Lors du premier round en 1947, les 23 pays représentent 80 % du commerce international, et ces derniers s’entendent pour baisser les tarifs douaniers de 35 % en moyenne, les faisant passer de 40 % à 26 % après le round. Puis une baisse progressive jusqu’à 4 % a été décidée (tarif moyen seulement sur les marchandises).
Un nombre croissant de pays intégrés aux échanges internationaux
En 1947, le GATT comptait 23 pays signataires, contre 123 en 1995 (164 dans l’OMC aujourd’hui).
Le maintien de l’ouverture, même pendant les crises
Dans les années 1970, malgré le ralentissement de la croissance et même plus tard avec le retour des cycles avec des crises et des périodes de récession, le GATT limite les tentations protectionnistes, comme dans les années 1930.
Il n’y a eu aucun repli protectionniste global jusqu’à la crise de 2008.
C’est le cas lors du Tokyo round (1973-1979) : six années de négociations, moins ambitieuses que les précédentes, pour déboucher sur des accords qui proposent une baisse des tarifs douaniers.
Lors du Tokyo round, arrive sur la table des négociations la question des barrières non tarifaires, à un moment où la croissance ralentit et où ces dernières se développent.
Des limites au GATT
Les accords visant à abaisser les barrières douanières ne concernent pas tous les produits
Avant l’Uruguay round, seuls les produits manufacturés étaient concernés par les accords du GATT, et non les produits agricoles et les services, qui créent des conflits lorsqu’ils sont mis sur la table des négociations (Uruguay round). De même, de nombreux produits manufacturés échappent aux accords.
Lors du Kennedy round, de nombreux produits échappent aux accords à la demande de certains pays : produits textiles, acier, TV, machines-outils, avions sont évincés. D’où l’existence de pics tarifaires qui persistent pour certains produits, qui peuvent être taxés très fortement (importations de camions aux États-Unis et au Royaume-Uni, respectivement 20 % et 12 % de taxes après le dernier round).
Le commerce intrafirme échappe au GATT
Les accords du GATT régulent les échanges entre entreprises de nationalité différente et ne prennent pas en compte le cas particulier des firmes multinationales et des échanges filiales/maison-mère.
La difficulté de poursuivre la libéralisation des échanges à partir des années 1970
Dans les 1970, les pays sont en crise et les signataires sont de plus en plus nombreux, de fait les négociations deviennent plus âpres. Les pays sont moins enclins à fournir des efforts et le néoprotectionnisme se développe sous la forme de barrières non tarifaires.

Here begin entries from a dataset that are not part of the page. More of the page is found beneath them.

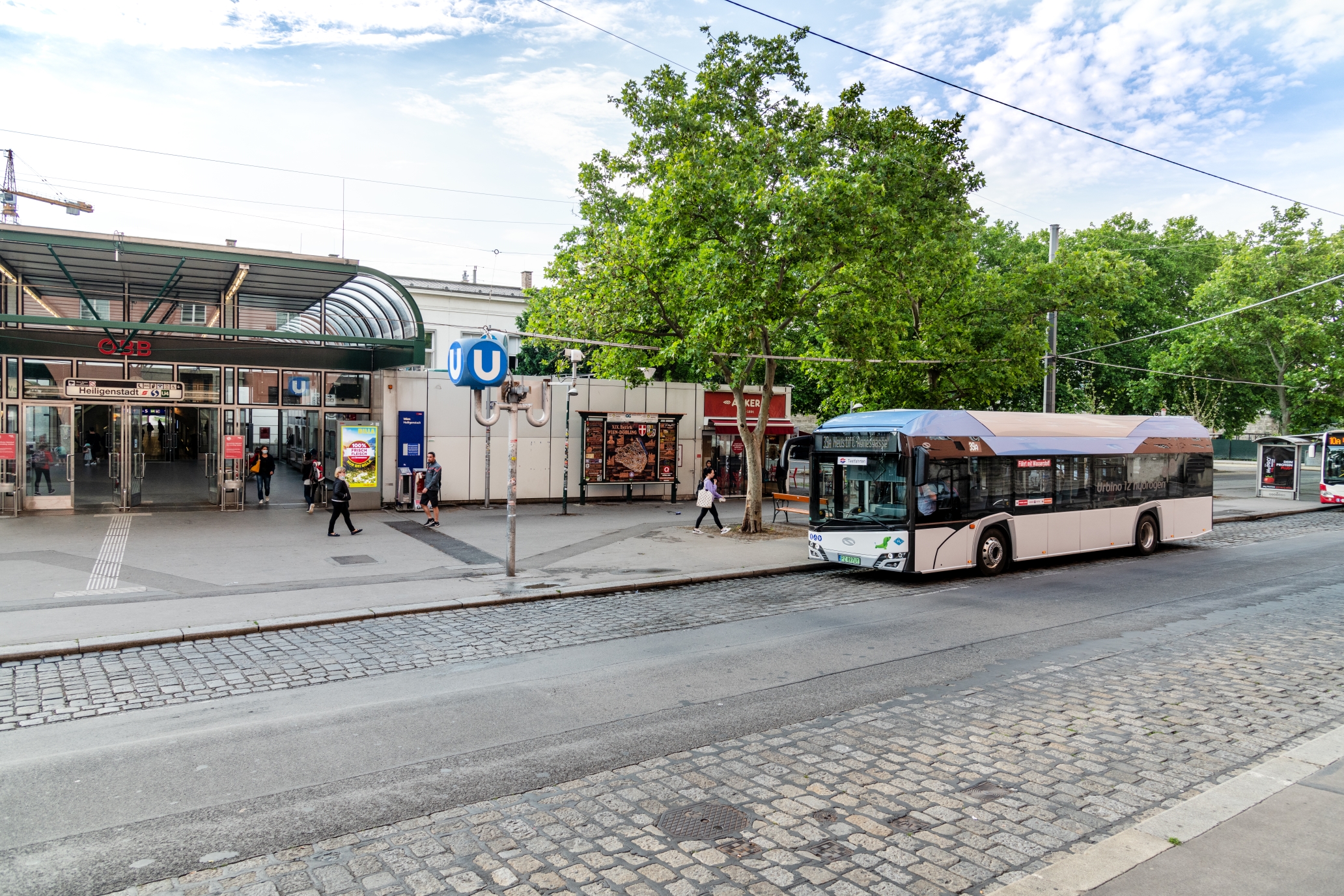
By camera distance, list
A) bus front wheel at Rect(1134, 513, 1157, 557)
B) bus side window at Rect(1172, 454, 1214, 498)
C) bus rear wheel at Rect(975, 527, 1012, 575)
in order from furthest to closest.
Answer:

Dès 1973, le Tokyo round tente d’intégrer les BNT, mais il est décevant : engagement sur la transparence des normes, mesures antidumping et code de bonnes conduites sur les subventions. Mais les pays et les États arrivent à dissimuler. Le succès n’est pas au rendez-vous. De plus, il y a de plus en plus de pays signataires du GATT et de plus en plus de produits sont concernés, ce qui rend difficiles les négociations.
Conclusion
Notons que dans les années 1970, les États-Unis commencent à accuser un déficit de leur balance commerciale, pourtant excédentaire durant les Trente Glorieuses, et ce, malgré la dépréciation du dollar. Ils durcissent ainsi leur politique commerciale avec la section 301 et plus tard la section super 301, en violant souvent l’esprit du GATT.
Notons que le GATT n’est pas une organisation internationale, mais juste un traité. Il n’est pas doté d’un organisme chargé de veiller au respect des accords par les pays signataires. En cas de non-respect des accords, chaque pays décide unilatéralement de la sanction appliquée. C’est ce que font les États-Unis avec la section 301 notamment. Une forme de fédéralisme international permettrait ainsi de réguler davantage le commerce mondial. La naissance de l’OMC en 1995 va ainsi dans ce sens.